KUTIPAN SUMBER |

Ilham Permana Prihatin Purchasing Managers’ Index (PMI) Manufaktur Indonesia April 2025 Turun di Level Kontraksi 46,7 Terendah Sejak Pandemi COVID-19

 Ilham Permana Prihatin Purchasing Managers’ Index (PMI) Manufaktur Indonesia April 2025 Turun di Level Kontraksi 46,7 Terendah Sejak Pandemi COVID-19

JAKARTA – Anggota Komisi VII DPR RI dari Ilham Permana menyatakan keprihatinannya atas penurunan Purchasing Managers’ Index (PMI) manufaktur Indonesia pada April 2025 yang berada di level kontraksi 46,7 atau terendah sejak masa pandemi COVID-19. Untuk itu, Ilham  mendukung langkah strategis yang telah ditetapkan oleh Pemerintah dalam hal ini Kementerian Perindustrian (Kemenperin) untuk menghadapi tekanan tersebut.

DATA |

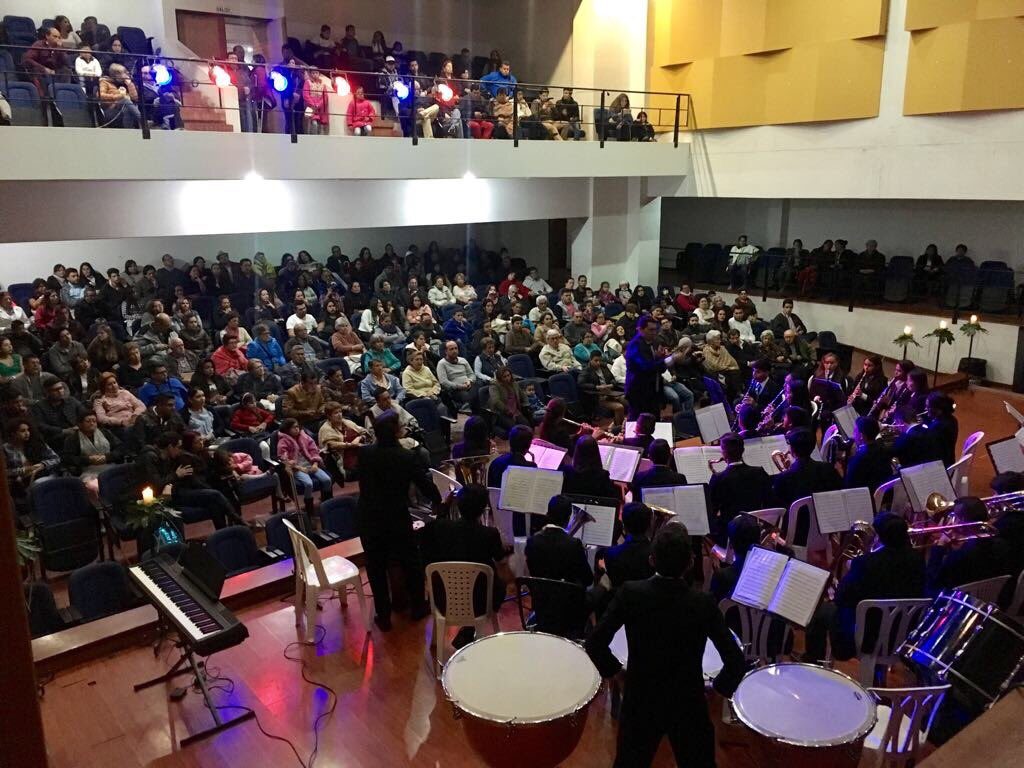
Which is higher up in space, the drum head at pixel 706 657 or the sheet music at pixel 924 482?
the sheet music at pixel 924 482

PETUNJUK PENGERJAAN |
1) Ketik ulang bagian berita tentang PMI manufaktur yang dimulai dengan kata-kata berisi "JAKARTA – Anggota" dan berakhir dengan "menghadapi tekanan tersebut.".
2) Tuliskan lanjutan berita tentang penurunan PMI manufaktur Indonesia setelah kalimat terakhirnya.

KUNCI JAWABAN |
1)
JAKARTA – Anggota Komisi VII DPR RI dari Ilham Permana menyatakan keprihatinannya atas penurunan Purchasing Managers’ Index (PMI) manufaktur Indonesia pada April 2025 yang berada di level kontraksi 46,7 atau terendah sejak masa pandemi COVID-19. Untuk itu, Ilham  mendukung langkah strategis yang telah ditetapkan oleh Pemerintah dalam hal ini Kementerian Perindustrian (Kemenperin) untuk menghadapi tekanan tersebut.

2)
“Penurunan ini merupakan cerminan nyata dari dampak kebijakan proteksionis global, terutama tarif resiprokal yang diberlakukan oleh Amerika Serikat. Selain itu, dampak banjir produk impor dari negara-negara yang mencari pasar alternatif. Situasi ini tidak hanya mengganggu daya saing industri nasional, tetapi juga mengancam ketahanan struktur industri dalam negeri,” kata Ilham kepada wartawan, Jakarta, Rabu (7/5/2025).

Sebagai informasi, Purchasing Managers’ Index (PMI) atau bisa disebut Indeks Manajer Pembelian merupakan indikator ekonomi untuk mengukur kondisi kesehatan sektor manufaktur dan jasa suatu negara. PMI mengukur arah tren ekonomi dengan survei terhadap manajer pembelian yang memprediksi kondisi bisnis di masa depan. PMI ini indikator ekonomi penting yang mampu memberikan gambaran cepat tentang kondisi bisnis saat ini dan tren yang mungkin terjadi di masa depan.

Lebih lanjut, Ilham menjelaskan, tantangan yang dihadapi sektor manufaktur saat ini memerlukan respons terintegrasi antar-kementerian dan dukungan lintas sektor. Sebagai Anggota Komisi VII DPR RI yang bermitra dengan Kementerian Perindustrian, Ilham mendorong agar kebijakan industri diarahkan pada penguatan struktur manufaktur nasional secara menyeluruh.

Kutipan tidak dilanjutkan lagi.